= GIVEN REQUEST =
Without changing a character, return the entries, but not the images they hold.

= RECORDS SUPPLIED =
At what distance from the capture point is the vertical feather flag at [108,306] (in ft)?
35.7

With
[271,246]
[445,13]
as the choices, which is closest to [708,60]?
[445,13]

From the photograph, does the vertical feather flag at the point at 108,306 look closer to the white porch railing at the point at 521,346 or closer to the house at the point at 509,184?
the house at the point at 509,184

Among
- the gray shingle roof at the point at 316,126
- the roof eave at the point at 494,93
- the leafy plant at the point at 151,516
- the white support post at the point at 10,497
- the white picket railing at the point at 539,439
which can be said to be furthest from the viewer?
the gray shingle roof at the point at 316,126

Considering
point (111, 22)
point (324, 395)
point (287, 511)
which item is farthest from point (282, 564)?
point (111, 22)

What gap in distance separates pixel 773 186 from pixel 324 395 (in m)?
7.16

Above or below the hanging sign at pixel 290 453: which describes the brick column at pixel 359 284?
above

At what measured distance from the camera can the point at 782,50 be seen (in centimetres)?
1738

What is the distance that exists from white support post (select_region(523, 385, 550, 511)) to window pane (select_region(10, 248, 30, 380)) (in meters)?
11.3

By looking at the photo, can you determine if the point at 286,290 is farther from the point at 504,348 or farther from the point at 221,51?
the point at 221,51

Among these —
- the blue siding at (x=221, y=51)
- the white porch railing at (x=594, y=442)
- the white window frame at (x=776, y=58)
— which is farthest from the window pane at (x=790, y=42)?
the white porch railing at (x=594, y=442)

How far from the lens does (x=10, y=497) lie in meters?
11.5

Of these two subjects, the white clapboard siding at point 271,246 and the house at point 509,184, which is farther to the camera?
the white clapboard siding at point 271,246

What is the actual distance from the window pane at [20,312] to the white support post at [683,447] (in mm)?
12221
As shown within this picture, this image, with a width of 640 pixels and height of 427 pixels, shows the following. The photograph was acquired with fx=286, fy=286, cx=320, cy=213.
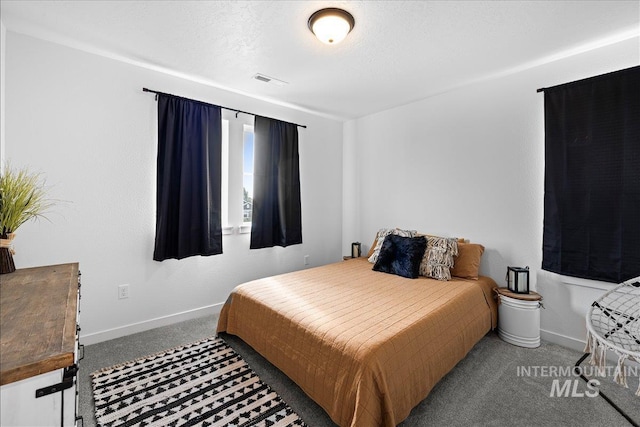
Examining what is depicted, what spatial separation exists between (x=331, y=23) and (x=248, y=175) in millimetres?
2053

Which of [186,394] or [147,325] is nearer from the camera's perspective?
[186,394]

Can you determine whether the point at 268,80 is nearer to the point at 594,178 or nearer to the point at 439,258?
the point at 439,258

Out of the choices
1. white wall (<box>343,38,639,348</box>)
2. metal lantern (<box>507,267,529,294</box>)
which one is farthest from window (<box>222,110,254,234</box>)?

= THE ANSWER =
At what distance from the capture point is the vertical feather flag at [108,306] (in ft)?
35.7

With
[271,246]
[445,13]
as the choices, which is closest to [708,60]?
[445,13]

From the photograph, does the vertical feather flag at the point at 108,306 look closer to the white porch railing at the point at 521,346 or closer to the house at the point at 509,184?
the house at the point at 509,184

Among
- the gray shingle roof at the point at 316,126
- the roof eave at the point at 494,93
- the leafy plant at the point at 151,516
- the white support post at the point at 10,497
- the white picket railing at the point at 539,439
which can be said to be furthest from the viewer?
the gray shingle roof at the point at 316,126

Considering
point (111, 22)
point (324, 395)
point (287, 511)
which item is farthest from point (282, 564)?
point (111, 22)

What gap in distance separates pixel 773 186 from pixel 324 395 (in m)?
7.16

Above or below the hanging sign at pixel 290 453: which describes the brick column at pixel 359 284?
above

At what measured distance from the camera can the point at 782,50 be seen (in centimetres)?
1738

What is the distance that exists from white support post (select_region(523, 385, 550, 511)) to window pane (select_region(10, 248, 30, 380)) (in meters)?
11.3

By looking at the photo, can you determine if the point at 286,290 is farther from the point at 504,348 or farther from the point at 221,51?
the point at 221,51

Among these —
- the blue siding at (x=221, y=51)
- the white porch railing at (x=594, y=442)
- the white window frame at (x=776, y=58)
— which is farthest from the window pane at (x=790, y=42)?
the white porch railing at (x=594, y=442)

How far from the lens does (x=10, y=497) lie in meters?
11.5

Of these two subjects, the white clapboard siding at point 271,246 and the house at point 509,184, which is farther to the camera?
the white clapboard siding at point 271,246

What is the actual distance from the window pane at [20,312] to the white support post at [683,447] (in mm)?
12221
As shown within this picture, this image, with a width of 640 pixels and height of 427 pixels, shows the following. The photograph was acquired with fx=286, fy=286, cx=320, cy=213.
Examining what is depicted, what spatial separation exists between (x=331, y=23) and (x=248, y=175) in millimetres?
2053

Which of [186,394] or [147,325] is nearer from the camera's perspective?
[186,394]

Can you determine whether the point at 268,80 is nearer to the point at 594,178 or nearer to the point at 439,258?
the point at 439,258

Out of the choices
1. white wall (<box>343,38,639,348</box>)
2. metal lantern (<box>507,267,529,294</box>)
which one is farthest from window (<box>222,110,254,234</box>)?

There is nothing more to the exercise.